[Data excerpts]
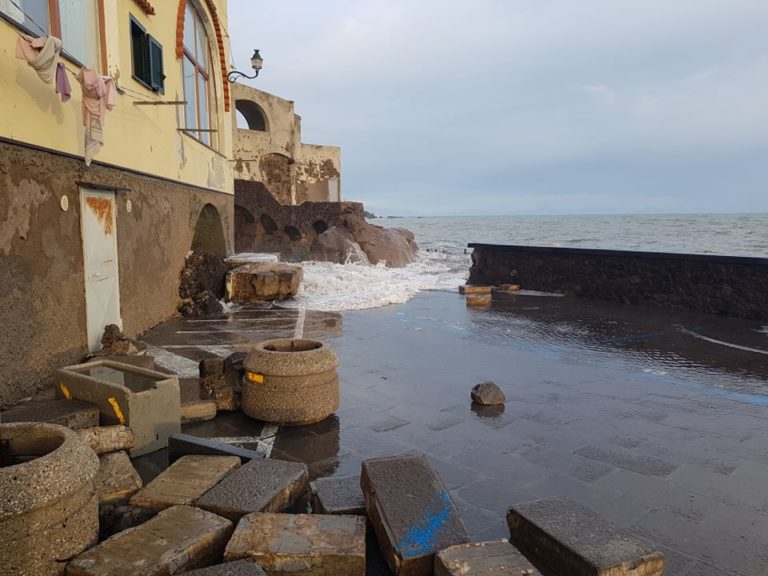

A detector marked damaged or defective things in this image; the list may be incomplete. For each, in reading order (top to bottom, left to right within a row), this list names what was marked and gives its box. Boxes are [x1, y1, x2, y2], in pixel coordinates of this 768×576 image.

damaged wall [0, 141, 234, 408]
broken paving slab [65, 506, 234, 572]
broken paving slab [130, 454, 240, 508]
broken paving slab [195, 460, 308, 520]
broken paving slab [225, 512, 366, 576]
broken paving slab [308, 474, 366, 516]
broken paving slab [364, 454, 472, 576]
broken paving slab [438, 540, 540, 576]
broken paving slab [508, 498, 664, 572]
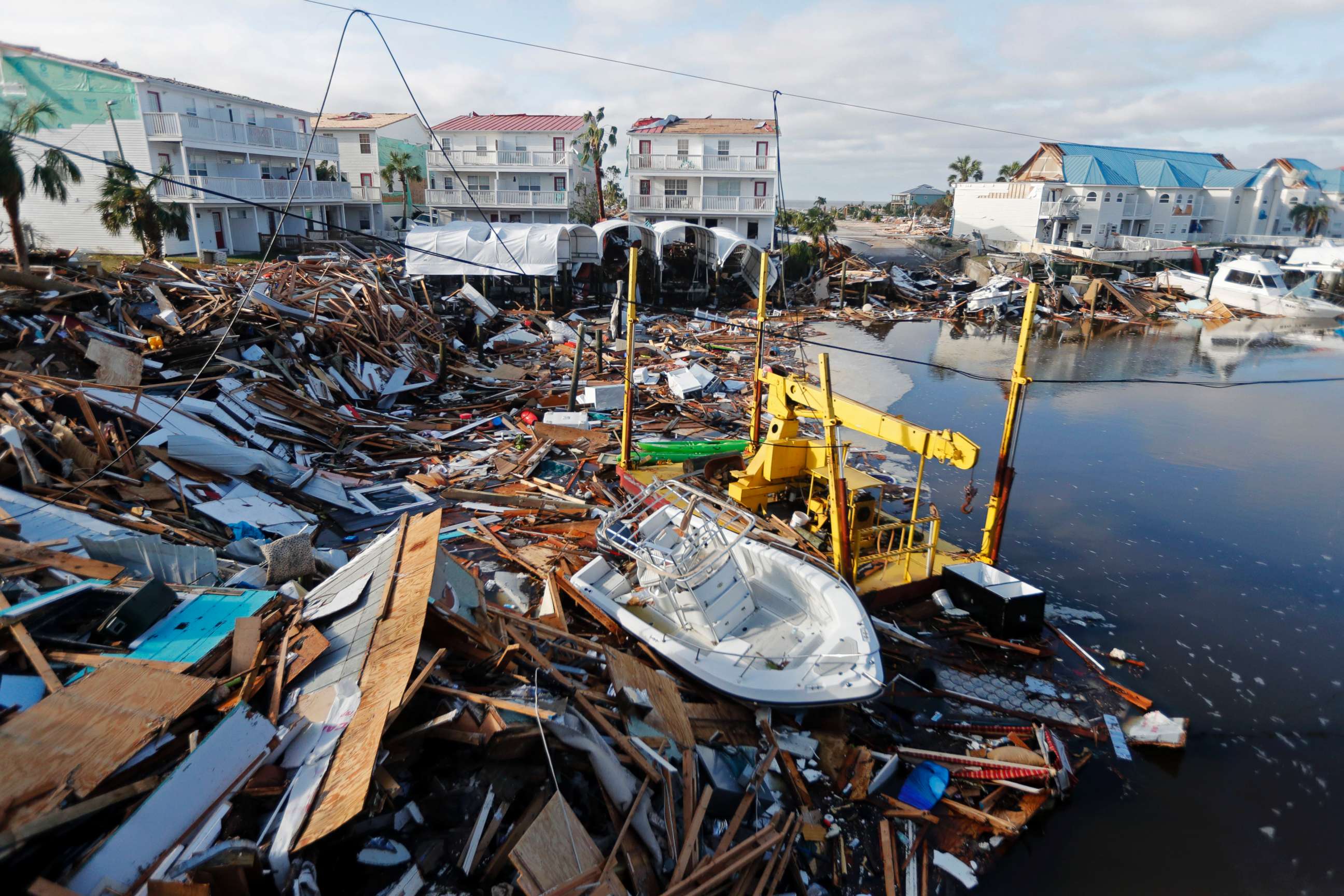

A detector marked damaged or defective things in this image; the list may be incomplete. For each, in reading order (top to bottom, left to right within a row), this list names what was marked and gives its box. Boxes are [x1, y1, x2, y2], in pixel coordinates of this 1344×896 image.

splintered wood plank [0, 663, 214, 833]
splintered wood plank [297, 510, 443, 849]
splintered wood plank [607, 645, 693, 752]
splintered wood plank [505, 790, 626, 896]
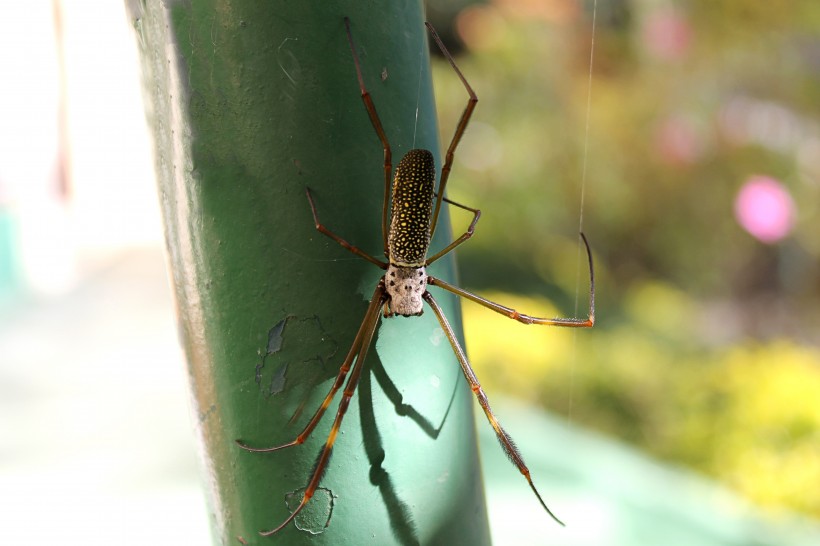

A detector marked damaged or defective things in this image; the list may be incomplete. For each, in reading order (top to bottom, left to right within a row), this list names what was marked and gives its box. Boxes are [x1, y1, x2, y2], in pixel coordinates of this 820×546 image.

peeling paint patch [282, 484, 334, 532]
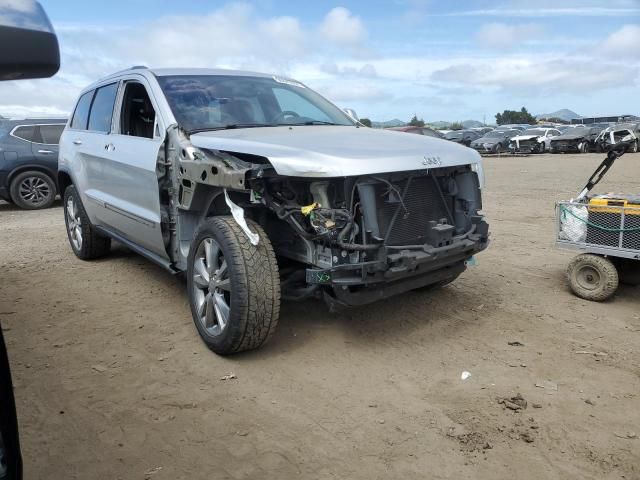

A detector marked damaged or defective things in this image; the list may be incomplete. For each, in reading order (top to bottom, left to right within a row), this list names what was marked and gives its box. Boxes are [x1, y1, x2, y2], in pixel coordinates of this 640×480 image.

damaged jeep suv [60, 66, 490, 352]
crumpled hood [190, 124, 480, 177]
crushed front end [248, 165, 488, 308]
broken headlight area [246, 167, 490, 306]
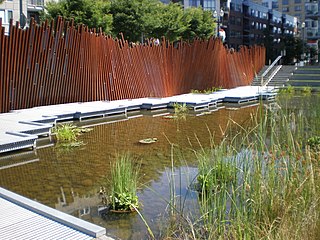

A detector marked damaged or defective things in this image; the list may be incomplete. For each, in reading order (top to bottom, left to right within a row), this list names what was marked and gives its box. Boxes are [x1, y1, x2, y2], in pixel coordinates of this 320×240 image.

rusty metal fence [0, 17, 264, 113]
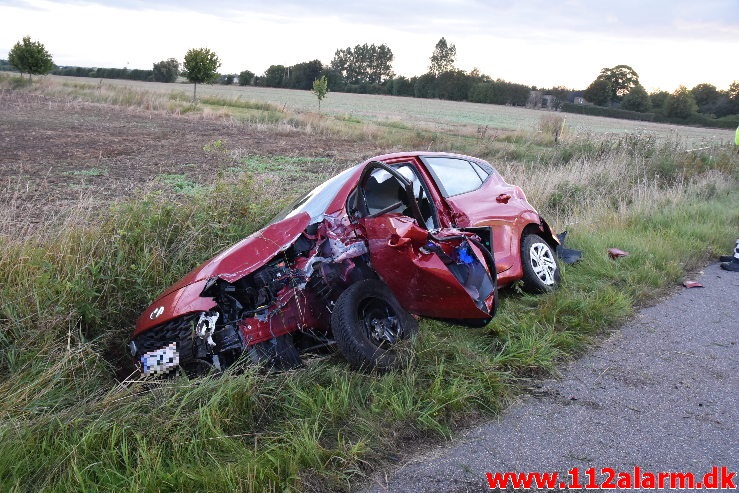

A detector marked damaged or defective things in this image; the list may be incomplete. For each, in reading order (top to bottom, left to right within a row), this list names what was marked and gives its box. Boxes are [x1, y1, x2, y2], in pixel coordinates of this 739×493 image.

shattered side window [274, 165, 362, 223]
red wrecked car [132, 152, 560, 374]
damaged car door [352, 161, 498, 320]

#### ACTIVITY:
Drop the images; copy every entry above exactly.

#### COMPLETED TASK:
A detector marked damaged or defective things in this image; the list may be incomplete. For each, in reading order (top to bottom, left to right within a row), this list names what was marked and gives its box. Boxes are [x1, y1, x2, y2], in pixel coordinates of this 768×576 image.

damaged wall [0, 141, 234, 408]
broken paving slab [65, 506, 234, 572]
broken paving slab [130, 454, 240, 508]
broken paving slab [195, 460, 308, 520]
broken paving slab [225, 512, 366, 576]
broken paving slab [308, 474, 366, 516]
broken paving slab [364, 454, 472, 576]
broken paving slab [438, 540, 540, 576]
broken paving slab [508, 498, 664, 572]

A detector marked damaged or defective things in this image; the list may be incomplete. For each, in reading order (top to bottom, left to right within a row), this list names what was marked and gives its box. Boxes are [x1, y1, x2, y2], in pixel coordinates of this 1344×896 image.

splintered wood plank [0, 663, 214, 833]
splintered wood plank [297, 510, 443, 849]
splintered wood plank [607, 645, 693, 752]
splintered wood plank [505, 790, 626, 896]

A detector marked damaged or defective things in this image; the list may be incomplete. For each, in reading order (top to bottom, left to right within a row), this list names what was marked and gives its box. Boxes are [x1, y1, x2, y2], in pixel coordinates of this 820×546 image.

peeling paint patch [282, 484, 334, 532]

A detector marked damaged or defective things in this image; the list may be incomplete. For each, in reading order (top to bottom, left to right within a row), this list names what was marked and gives its box. Boxes are [x1, y1, x2, y2], in pixel coordinates of this 640×480 image.

damaged jeep suv [60, 66, 490, 352]
crumpled hood [190, 124, 480, 177]
crushed front end [248, 165, 488, 308]
broken headlight area [246, 167, 490, 306]

A detector marked damaged or defective things in this image; the list may be incomplete. For each, in reading order (top to bottom, left to right within a row), this list names what was marked and gives its box. Boxes are [x1, y1, x2, y2], in pixel coordinates of this 320×240 image.

rusty metal fence [0, 17, 264, 113]

A detector marked damaged or defective things in this image; the list may be incomplete. For each, in reading order (top to bottom, left to right within a row), this list names what was marked and gives its box. Boxes are [x1, y1, x2, y2], in pixel coordinates of this 739×493 image.

shattered side window [274, 165, 362, 223]
red wrecked car [132, 152, 560, 374]
damaged car door [352, 161, 498, 320]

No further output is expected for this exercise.